# Nothing paid in 4 years - but gets adjournment anyway



## Bronte (22 May 2019)

- No payments since 2015
- Can sell, pay back bank, and buy a home, but won’t.
- judge put back case until October.
- that’s another six months away


----------



## Brendan Burgess (23 May 2019)

Bronte said:


> - that’s another six months away



Yes, but they have significant positive equity in their home, so the delay is not costing the lender anything.  Interest will continue to accumulate on the loan until it is paid off.

It's not like the celebrity couple who were in deep negative equity who lived rent free for 10 years and had the shortfall written off.

Brendan


----------



## NoRegretsCoyote (23 May 2019)

Brendan Burgess said:


> Yes, but they have significant positive equity in their home, *so the delay is not costing the lender anything.  *



But the loan is classed as non-performing. 

Does this not mean that for regulatory purposes the bank has to hold more capital? Is this capital free?


----------



## RedOnion (23 May 2019)

NoRegretsCoyote said:


> But the loan is classed as non-performing.
> 
> Does this not mean that for regulatory purposes the bank has to hold more capital? Is this capital free?


If you read the article you'll see it's a fund, not a bank.


----------



## Bronte (23 May 2019)

Brendan Burgess said:


> Yes, but they have significant positive equity in their home, so the delay is not costing the lender anything.  Interest will continue to accumulate on the loan until it is paid off.
> 
> It's not like the celebrity couple who were in deep negative equity who lived rent free for 10 years and had the shortfall written off.
> 
> Brendan


Yes the fact of that was mentioned by the judge. So it does make one wonder why they are digging themselves an even bigger hole. Plus costs are going to go down on them heavily if they keep this up. But more details here (there are always more to these stories)



_The court, which was told in December 2017 that the couple owed € 778,522, set this up within the next month, swearing by Mr. O & # 39; Kane, a quantity verifier, a sworn statement in which he explained their financial position. 

Judge Linnane said she was unavoidable in other cases where banks were seeking possession Billy learned there were other outstanding debts. 

Mr. O. Kane had sought the advice of a financial adviser as part of the personal bankruptcy process, but did not inform the bank when his relationship with this adviser ended. _

- they have other debts
- they sought bankruptcy
- so maybe they just want to string this out as long as possible as they will lose everything eventually anyway[/I]


----------



## Bronte (23 May 2019)

BUSINESS RESIDENTIAL LOAN

That's interesting.  Odd type of loan for a home. Wonder is it one of the Ulster Bank 18,000.  They borrowed again after that.  Their bank got rid of them and the problem by selling off the loan.

The O'Kane's seem to be disputing ownership, which the judge will hear in October, but I'd say that's akin to the Freeman stuff somehow -and that will not end well. If it's not that, it will be something along those lines that the likes of Ben Gilroy and others exploit.


----------



## RedOnion (23 May 2019)

Bronte said:


> BUSINESS RESIDENTIAL LOAN
> 
> That's interesting. Odd type of loan for a home


A lot more common than you'd think. Particularly amongst entrepreneurs / self employed people.


----------

---*---

Exercise tasks —
• a. List every distinct username that appears as a post author in the forum thread.
• b. Copy the stretch of the forum thread from "Yes the fact" through "their financial position." word for word.

Records of scene-based questions:
---*---

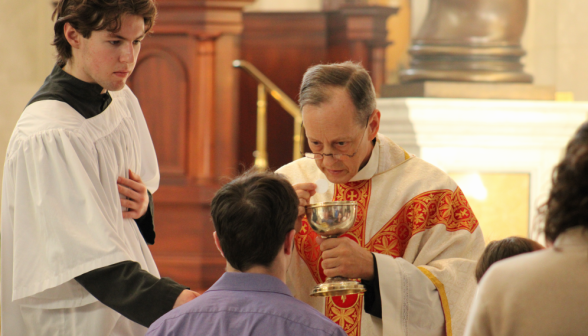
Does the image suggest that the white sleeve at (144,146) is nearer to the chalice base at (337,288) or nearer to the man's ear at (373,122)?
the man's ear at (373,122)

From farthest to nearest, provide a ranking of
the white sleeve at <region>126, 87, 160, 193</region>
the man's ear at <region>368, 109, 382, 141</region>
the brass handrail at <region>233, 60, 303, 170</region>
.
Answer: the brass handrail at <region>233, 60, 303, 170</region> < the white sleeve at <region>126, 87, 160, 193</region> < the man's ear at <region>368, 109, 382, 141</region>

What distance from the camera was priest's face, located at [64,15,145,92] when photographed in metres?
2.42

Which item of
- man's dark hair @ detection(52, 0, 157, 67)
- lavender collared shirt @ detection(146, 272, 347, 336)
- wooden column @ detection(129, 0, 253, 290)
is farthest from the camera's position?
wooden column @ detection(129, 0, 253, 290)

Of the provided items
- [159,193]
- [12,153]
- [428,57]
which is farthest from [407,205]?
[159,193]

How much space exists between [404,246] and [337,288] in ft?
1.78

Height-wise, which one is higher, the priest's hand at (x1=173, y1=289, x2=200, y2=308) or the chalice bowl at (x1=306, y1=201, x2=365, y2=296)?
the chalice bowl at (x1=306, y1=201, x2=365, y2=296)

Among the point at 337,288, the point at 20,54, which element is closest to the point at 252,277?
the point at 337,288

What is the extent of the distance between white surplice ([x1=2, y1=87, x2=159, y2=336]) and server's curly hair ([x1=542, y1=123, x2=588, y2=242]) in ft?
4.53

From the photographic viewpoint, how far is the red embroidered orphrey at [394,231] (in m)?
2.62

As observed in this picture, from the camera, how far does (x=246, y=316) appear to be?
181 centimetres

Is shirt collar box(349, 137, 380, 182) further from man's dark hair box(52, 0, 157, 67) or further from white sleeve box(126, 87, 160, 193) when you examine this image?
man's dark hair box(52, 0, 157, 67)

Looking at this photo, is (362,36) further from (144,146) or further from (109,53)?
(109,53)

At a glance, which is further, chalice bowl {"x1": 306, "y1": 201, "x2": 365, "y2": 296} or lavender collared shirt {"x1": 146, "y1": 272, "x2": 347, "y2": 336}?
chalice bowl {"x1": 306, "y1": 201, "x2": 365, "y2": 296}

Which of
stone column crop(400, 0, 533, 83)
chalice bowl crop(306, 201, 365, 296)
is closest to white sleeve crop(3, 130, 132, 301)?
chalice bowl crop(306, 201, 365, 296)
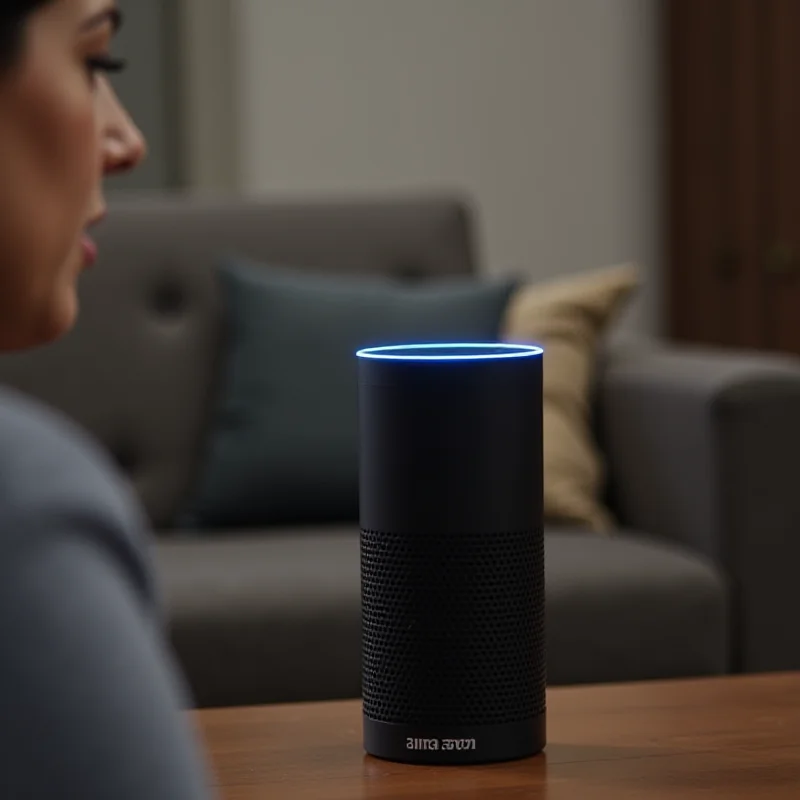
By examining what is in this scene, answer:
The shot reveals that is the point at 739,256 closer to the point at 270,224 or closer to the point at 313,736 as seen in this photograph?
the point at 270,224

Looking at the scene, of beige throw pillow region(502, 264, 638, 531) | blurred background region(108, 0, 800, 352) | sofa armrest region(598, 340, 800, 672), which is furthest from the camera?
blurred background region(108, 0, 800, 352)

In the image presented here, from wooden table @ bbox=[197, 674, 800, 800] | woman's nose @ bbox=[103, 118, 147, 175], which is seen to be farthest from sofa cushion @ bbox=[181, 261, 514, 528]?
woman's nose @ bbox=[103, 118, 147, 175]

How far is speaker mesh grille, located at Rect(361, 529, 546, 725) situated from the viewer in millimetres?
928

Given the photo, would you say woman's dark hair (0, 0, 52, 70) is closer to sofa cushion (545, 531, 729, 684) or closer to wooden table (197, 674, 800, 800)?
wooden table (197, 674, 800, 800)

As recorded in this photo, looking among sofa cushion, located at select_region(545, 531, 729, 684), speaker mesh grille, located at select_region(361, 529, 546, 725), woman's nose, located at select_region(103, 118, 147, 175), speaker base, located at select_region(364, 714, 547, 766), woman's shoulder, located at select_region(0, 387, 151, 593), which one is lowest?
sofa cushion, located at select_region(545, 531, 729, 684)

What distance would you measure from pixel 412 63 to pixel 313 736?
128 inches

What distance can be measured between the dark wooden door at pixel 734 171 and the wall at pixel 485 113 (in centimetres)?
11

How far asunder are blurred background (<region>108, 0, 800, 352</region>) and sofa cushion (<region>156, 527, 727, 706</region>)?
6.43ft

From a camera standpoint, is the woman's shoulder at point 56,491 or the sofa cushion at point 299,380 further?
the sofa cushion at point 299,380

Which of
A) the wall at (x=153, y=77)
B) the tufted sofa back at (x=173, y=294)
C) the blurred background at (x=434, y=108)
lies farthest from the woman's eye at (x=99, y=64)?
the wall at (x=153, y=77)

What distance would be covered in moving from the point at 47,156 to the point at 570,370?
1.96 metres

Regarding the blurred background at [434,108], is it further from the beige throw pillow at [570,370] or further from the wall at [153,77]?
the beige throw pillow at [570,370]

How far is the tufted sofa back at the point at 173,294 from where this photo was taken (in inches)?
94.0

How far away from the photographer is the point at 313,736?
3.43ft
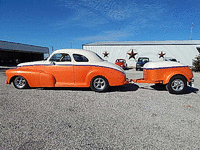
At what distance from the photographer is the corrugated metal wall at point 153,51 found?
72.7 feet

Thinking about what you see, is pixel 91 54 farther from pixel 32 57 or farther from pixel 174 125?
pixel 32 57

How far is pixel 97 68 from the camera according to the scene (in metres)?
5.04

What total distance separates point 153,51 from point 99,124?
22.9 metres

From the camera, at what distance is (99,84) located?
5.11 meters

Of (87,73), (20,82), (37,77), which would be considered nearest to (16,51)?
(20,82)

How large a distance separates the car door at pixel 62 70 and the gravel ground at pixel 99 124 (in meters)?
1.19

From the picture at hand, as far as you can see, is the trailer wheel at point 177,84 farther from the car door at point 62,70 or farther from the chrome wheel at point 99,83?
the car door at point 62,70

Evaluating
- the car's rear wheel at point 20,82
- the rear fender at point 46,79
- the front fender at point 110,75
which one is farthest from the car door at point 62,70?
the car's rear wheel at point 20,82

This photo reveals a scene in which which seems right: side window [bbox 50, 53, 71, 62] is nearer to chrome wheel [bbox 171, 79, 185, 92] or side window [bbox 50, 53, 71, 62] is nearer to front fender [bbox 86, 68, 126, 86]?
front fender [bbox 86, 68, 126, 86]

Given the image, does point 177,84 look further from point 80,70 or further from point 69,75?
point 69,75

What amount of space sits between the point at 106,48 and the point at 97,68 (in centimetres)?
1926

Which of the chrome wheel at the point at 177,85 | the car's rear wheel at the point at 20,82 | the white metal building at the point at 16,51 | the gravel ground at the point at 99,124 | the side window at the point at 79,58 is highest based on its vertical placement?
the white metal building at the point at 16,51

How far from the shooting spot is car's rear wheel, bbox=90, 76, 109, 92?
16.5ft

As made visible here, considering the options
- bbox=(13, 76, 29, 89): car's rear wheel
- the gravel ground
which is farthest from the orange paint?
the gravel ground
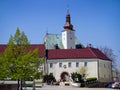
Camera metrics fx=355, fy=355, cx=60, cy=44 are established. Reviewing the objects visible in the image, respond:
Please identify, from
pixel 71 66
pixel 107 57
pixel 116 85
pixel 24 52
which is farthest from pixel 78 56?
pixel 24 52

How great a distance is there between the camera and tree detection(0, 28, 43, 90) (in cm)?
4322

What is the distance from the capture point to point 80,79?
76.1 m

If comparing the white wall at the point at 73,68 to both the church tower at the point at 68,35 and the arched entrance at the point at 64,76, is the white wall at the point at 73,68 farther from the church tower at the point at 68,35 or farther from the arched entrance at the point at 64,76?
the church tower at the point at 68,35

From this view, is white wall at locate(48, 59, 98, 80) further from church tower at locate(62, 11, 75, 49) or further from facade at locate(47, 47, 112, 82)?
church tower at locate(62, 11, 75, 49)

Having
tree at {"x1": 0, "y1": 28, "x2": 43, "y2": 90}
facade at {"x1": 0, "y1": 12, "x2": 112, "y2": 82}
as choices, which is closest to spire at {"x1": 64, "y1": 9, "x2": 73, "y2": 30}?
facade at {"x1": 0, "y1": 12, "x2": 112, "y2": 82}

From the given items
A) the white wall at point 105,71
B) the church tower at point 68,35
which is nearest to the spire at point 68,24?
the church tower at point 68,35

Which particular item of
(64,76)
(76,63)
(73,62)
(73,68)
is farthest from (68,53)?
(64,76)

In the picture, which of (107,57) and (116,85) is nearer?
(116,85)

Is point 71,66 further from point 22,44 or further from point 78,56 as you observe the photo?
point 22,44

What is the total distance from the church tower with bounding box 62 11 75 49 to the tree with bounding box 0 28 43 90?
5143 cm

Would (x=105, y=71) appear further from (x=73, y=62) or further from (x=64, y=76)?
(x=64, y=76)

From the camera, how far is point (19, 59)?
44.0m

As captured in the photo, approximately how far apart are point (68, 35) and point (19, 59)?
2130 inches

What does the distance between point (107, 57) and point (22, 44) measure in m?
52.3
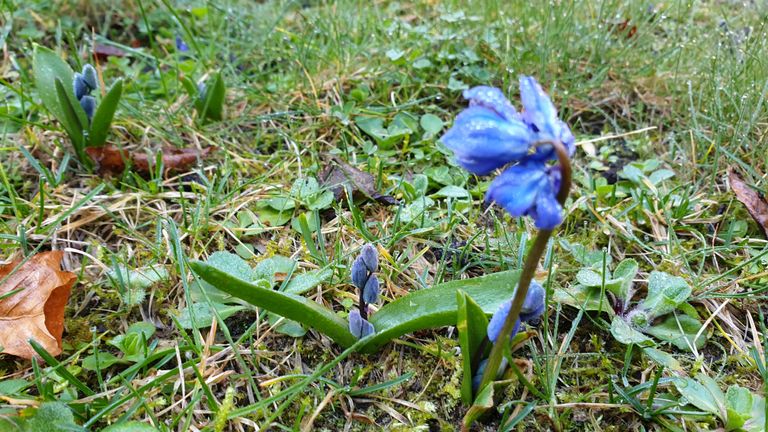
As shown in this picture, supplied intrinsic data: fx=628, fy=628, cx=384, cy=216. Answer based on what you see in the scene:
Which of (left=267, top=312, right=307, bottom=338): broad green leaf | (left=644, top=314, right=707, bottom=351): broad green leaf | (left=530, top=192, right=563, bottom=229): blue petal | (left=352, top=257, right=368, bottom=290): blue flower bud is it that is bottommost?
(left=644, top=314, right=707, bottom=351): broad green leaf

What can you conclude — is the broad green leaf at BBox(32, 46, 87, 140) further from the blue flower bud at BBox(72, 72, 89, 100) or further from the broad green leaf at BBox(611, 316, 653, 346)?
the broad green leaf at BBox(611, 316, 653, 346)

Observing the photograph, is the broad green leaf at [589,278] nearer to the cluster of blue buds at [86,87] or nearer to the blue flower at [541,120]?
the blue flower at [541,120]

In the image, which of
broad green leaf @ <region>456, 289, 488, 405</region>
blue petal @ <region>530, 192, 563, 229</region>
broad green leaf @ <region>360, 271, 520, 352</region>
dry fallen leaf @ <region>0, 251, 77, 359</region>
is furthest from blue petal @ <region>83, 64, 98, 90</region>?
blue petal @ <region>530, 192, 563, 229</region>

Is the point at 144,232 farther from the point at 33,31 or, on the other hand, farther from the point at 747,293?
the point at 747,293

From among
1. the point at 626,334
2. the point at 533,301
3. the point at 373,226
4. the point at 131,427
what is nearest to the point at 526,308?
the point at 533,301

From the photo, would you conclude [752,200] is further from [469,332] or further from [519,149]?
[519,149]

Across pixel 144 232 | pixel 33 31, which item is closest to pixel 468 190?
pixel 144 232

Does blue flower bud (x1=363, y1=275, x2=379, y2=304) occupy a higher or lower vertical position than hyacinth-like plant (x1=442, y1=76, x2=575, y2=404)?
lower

---*---

Answers in order —
• a.
Bronte
Brendan Burgess
NoRegretsCoyote
RedOnion

• b.
Yes the fact of that was mentioned by the judge. So it does make one wonder why they are digging themselves an even bigger hole. Plus costs are going to go down on them heavily if they keep this up. But more details here (there are always more to these stories)



_The court, which was told in December 2017 that the couple owed € 778,522, set this up within the next month, swearing by Mr. O & # 39; Kane, a quantity verifier, a sworn statement in which he explained their financial position.